For an in-depth look at the exciting TV Century 21 Dalek Empire series, please visit this site.
The Dalek Empire strip was so popular that it was even adapted into a series of audio adventures much later on featuring Blake’s 7 Gareth Thomas, Red Dwarf’s Craig Charles and even future Doctor David Tennant!
Whittaker had helped shape the entirety of Doctor Who from a very early stage as both writer and script editor for the first two eras of the program. The character of the Daleks is both intensely terrifying and interesting. The last vestige of a deadly atomic war, the mutated creatures are all that remain of the once proud Kaled people of Skaro. It’s the connection to something that was once human twisted into a monster so driven by hate and paranoia that makes the Daleks so enduring in my opinion… well, that and the incredible design of the Dalek.

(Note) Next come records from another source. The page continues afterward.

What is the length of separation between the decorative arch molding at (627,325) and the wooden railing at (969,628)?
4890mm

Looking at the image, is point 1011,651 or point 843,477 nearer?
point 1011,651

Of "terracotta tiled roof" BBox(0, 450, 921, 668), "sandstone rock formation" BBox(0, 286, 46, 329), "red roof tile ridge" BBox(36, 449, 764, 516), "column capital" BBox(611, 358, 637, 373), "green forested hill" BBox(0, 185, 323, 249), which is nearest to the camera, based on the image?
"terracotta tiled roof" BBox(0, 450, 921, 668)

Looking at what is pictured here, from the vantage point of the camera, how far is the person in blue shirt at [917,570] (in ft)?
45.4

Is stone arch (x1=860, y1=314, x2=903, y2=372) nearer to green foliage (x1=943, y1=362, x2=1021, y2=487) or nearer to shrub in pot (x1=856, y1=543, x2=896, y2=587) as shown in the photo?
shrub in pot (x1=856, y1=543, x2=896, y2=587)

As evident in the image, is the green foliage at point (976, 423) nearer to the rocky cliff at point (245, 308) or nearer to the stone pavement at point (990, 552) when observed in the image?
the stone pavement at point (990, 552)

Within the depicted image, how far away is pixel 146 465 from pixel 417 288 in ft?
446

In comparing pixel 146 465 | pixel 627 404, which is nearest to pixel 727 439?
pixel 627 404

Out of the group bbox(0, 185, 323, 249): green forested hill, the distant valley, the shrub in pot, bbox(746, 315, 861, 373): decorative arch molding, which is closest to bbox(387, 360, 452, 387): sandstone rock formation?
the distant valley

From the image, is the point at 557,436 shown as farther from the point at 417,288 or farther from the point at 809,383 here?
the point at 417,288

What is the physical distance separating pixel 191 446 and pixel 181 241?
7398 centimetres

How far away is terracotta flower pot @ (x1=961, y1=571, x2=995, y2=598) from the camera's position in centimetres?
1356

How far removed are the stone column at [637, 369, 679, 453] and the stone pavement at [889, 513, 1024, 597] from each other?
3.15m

One of TV’s most beloved and feared monsters, the Daleks have inspired many creators to revise their classic look (as design by Raymond Cusick) while retaining that unique level of menace that the villainous survivors of Skaro evoked.
Back when Doctor Who was on the verge of making a big return to the small screen with Paul McGann as the 8th Doctor, the Daleks were also intended to come back… but this time they would look very different.

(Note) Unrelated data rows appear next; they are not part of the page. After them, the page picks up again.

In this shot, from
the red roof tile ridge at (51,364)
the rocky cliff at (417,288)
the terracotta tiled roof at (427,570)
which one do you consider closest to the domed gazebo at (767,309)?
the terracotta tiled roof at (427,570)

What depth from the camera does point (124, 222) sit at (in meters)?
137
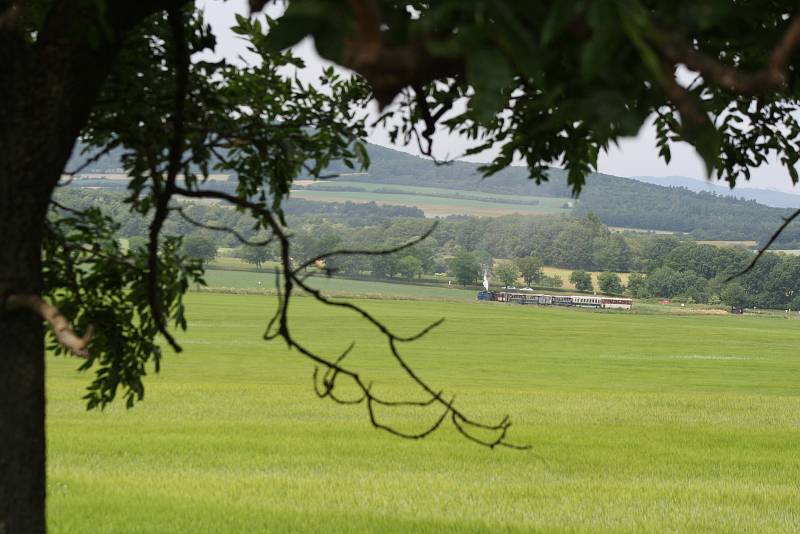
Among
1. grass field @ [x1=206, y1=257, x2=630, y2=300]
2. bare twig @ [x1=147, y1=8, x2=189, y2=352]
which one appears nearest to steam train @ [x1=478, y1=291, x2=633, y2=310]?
grass field @ [x1=206, y1=257, x2=630, y2=300]

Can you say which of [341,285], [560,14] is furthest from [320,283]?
[560,14]

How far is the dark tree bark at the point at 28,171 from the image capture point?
449cm

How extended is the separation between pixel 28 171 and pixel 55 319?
1.09 m

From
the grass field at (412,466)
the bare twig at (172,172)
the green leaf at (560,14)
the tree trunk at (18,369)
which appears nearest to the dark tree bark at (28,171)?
the tree trunk at (18,369)

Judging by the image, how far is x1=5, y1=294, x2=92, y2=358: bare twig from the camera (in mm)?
3574

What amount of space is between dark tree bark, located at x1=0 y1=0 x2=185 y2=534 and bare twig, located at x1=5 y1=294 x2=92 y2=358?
11cm

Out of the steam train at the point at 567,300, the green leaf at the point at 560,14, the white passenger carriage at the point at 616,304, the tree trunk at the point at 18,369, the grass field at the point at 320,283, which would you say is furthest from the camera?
the steam train at the point at 567,300

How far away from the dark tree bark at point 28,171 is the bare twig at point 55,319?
4.1 inches

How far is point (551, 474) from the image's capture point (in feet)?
53.1

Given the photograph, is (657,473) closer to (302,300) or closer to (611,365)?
(611,365)

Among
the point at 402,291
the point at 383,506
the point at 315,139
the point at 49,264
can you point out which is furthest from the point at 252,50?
the point at 402,291

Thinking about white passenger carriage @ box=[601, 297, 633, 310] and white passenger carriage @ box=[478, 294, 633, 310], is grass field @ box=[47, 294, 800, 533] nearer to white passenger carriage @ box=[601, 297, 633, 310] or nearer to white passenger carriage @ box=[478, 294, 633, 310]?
white passenger carriage @ box=[601, 297, 633, 310]

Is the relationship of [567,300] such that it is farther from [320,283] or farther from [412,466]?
[412,466]

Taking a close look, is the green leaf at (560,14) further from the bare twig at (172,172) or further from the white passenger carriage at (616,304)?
the white passenger carriage at (616,304)
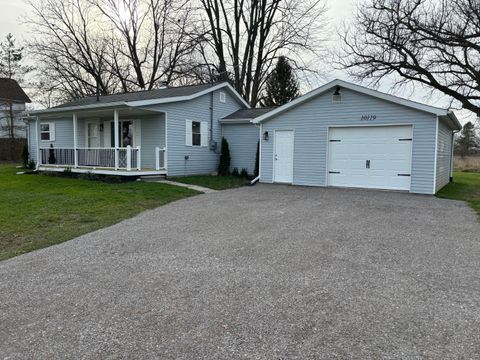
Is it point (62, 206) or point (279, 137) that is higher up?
point (279, 137)

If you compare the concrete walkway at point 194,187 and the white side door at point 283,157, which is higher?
the white side door at point 283,157

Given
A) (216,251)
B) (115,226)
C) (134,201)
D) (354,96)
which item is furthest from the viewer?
(354,96)

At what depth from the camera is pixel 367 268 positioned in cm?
443

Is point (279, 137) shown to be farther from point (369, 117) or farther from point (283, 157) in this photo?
point (369, 117)

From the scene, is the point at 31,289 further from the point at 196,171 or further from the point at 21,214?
the point at 196,171

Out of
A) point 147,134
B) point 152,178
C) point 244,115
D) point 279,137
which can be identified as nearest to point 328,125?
point 279,137

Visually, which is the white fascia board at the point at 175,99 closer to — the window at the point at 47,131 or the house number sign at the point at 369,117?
the house number sign at the point at 369,117

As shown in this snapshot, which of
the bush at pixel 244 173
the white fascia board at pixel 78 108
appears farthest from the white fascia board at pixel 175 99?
the bush at pixel 244 173

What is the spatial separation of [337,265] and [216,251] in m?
1.67

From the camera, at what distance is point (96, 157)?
49.2 ft

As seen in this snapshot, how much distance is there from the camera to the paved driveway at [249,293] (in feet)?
8.99

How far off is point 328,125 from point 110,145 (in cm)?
1021

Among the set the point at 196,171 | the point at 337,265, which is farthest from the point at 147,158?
the point at 337,265

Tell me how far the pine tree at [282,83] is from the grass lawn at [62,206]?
17494 millimetres
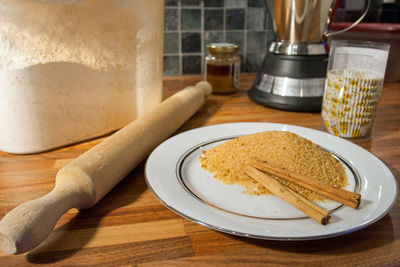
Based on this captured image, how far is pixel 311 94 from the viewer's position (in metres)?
0.74

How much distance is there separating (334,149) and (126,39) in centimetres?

With the right kind of inspiration, anything is possible really.
A hero can often be judged by his enemy and in the case of the Doctor, the Daleks remain the most significant threat to the universe with only a single Timelord to ward them off. When the first series finale of Doctor Who was screened in 2005 I was very unimpressed with the story but the visual of an army of flying Daleks in space was simply thrilling. It’s just a pity that it was done much better back in 1965.